>> start Page extract

C语言系统编程: ECS 150: Project #1 – Simple shell

General information

Due before 11:59 PM, Friday, January 27th, 2017.

You will be working with a partner for this project.

The reference work environment is the CSIF.

Specifications

Note that the specifications for this project are subject to change at anytime for additional clarification. Make sure to always refer to the latest version.

Introduction

The goal of this project is to understand important UNIX system calls by implementing a simple shell called sshell. A shell is a command-line interpreter: it accepts input from the user under the form of command lines and executes them.

In the following example, it is the shell that is in charge of printing the shell prompt, understanding the supplied command line (redirect the output of executable program ls with the argument -lto the input of executable program cat), execute it and wait for it to finish before prompting the user for a new command line.

jporquet@pc10:~/ecs150 % ls -l | cat
total 12K
-rw------- 1 jporquet users 11K 2017-04-04 11:27 ASSIGNMENT.md
jporquet@pc10:~/ecs150 %

Similar to well-known shells such as bash or zsh, your shell will be able to:

  1. execute user-supplied commands with optional arguments
  2. offer a selection of builtin commands
  3. redirect the standard input or standard output of commands to files
  4. pipe the output of commands to other commands
  5. put commands in the background
  6. handle a history of recent commands

A working example of the simple shell can be found on the CSIF, at /home/jporquet/ecs150/sshell_ref.

Constraints

The shell must be written in C, be compiled with GCC and only use the standard functions provided by the GNU C Library (aka libc). All the functions provided by the libc can be used, but your program cannot be linked to any other external libraries.

Your source code should follow the relevant parts of the Linux kernel coding style and be properly commented.

Phase 0: preliminary work

In this preliminary phase, copy the skeleton C file /home/jporquet/ecs150/sshell.c to your directory. Compile it into an executable sshell and run it.

>> end Page extract
>> start Supplied information

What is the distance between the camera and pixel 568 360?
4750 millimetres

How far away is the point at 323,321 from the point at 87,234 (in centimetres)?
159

>> end Supplied information

### Tasks to carry out
• A. Set down everything in the shell assignment from "A working example" down to "other external libraries.".
• B. Does the shell assignment above support each statement below? Answer yes or no for each, and quote the words of the assignment that decide it.
(i) Students complete this project with a partner.
(ii) The shell may be linked to external libraries other than the GNU C Library.
(iii) The skeleton C file is located at /home/jporquet/ecs150/sshell.c.
• C. Extend the shell assignment past its last sentence. How would it go on?

### Results of the exercise
• A.
A working example of the simple shell can be found on the CSIF, at /home/jporquet/ecs150/sshell_ref.

Constraints

The shell must be written in C, be compiled with GCC and only use the standard functions provided by the GNU C Library (aka libc). All the functions provided by the libc can be used, but your program cannot be linked to any other external libraries.

• B.
(i) Yes: "You will be working with a partner for this project."
(ii) No: "your program cannot be linked to any other external libraries."
(iii) Yes: "copy the skeleton C file /home/jporquet/ecs150/sshell.c to your directory."

• C.
jporquet@pc10:~/ % ./sshell
...

What does it do?

0.1 Understand the code

Open the C file sshell.c and read the code. As you can notice, we use the function system() to run the command /usr/bin/date -u (which displays the current time in UTC format) and print the raw status value that the command returned to the standard output (stdin).

The problem is that system() is too high-level to use for implementing a realistic shell. For example, it doesn’t let you redirect the input or output, or run commands in the background.

Useful resources for this phase:

0.2 Makefile

Write a simple Makefile that generates an executable sshell from the file sshell.c, using GCC.

The compiler should be run with the -Wall and -Werror options.

There should also be a clean rule that removes any generated files and puts the directory back in its original state.

Useful resources for this phase:

Phase 1: running commands the hard way

Instead of using the function system(), modify the program in order to use the fork+exec+wait method.

In a nutshell, your shell should fork and create a child process; the child process should run the specified command with exec while the parent process waits until the child process has completed and the parent can collect its exit status.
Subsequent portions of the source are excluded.